INSTRUCTIONS TO FOLLOW: Write the entries out again. Each one must match exactly.

INPUT FOR THIS TASK:
+-------+

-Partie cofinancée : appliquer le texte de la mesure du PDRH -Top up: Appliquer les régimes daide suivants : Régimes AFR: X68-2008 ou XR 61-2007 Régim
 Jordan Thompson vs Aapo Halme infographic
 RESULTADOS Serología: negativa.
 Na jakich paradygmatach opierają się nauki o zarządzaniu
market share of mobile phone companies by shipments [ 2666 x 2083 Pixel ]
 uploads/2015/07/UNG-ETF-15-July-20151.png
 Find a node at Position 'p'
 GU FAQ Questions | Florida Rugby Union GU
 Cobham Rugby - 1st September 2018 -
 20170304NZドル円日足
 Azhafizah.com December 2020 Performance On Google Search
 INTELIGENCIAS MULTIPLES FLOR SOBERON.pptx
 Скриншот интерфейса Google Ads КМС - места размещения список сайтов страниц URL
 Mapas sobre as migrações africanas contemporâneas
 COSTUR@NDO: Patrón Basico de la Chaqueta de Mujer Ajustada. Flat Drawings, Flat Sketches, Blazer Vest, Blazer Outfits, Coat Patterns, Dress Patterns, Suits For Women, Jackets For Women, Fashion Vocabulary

+-------+

RESPONSE AREA:
-Partie cofinancée : appliquer le texte de la mesure du PDRH -Top up: Appliquer les régimes daide suivants : Régimes AFR: X68-2008 ou XR 61-2007 Régim
 Jordan Thompson vs Aapo Halme infographic
 RESULTADOS Serología: negativa.
 Na jakich paradygmatach opierają się nauki o zarządzaniu
market share of mobile phone companies by shipments [ 2666 x 2083 Pixel ]
 uploads/2015/07/UNG-ETF-15-July-20151.png
 Find a node at Position 'p'
 GU FAQ Questions | Florida Rugby Union GU
 Cobham Rugby - 1st September 2018 -
 20170304NZドル円日足
 Azhafizah.com December 2020 Performance On Google Search
 INTELIGENCIAS MULTIPLES FLOR SOBERON.pptx
 Скриншот интерфейса Google Ads КМС - места размещения список сайтов страниц URL
 Mapas sobre as migrações africanas contemporâneas
 COSTUR@NDO: Patrón Basico de la Chaqueta de Mujer Ajustada. Flat Drawings, Flat Sketches, Blazer Vest, Blazer Outfits, Coat Patterns, Dress Patterns, Suits For Women, Jackets For Women, Fashion Vocabulary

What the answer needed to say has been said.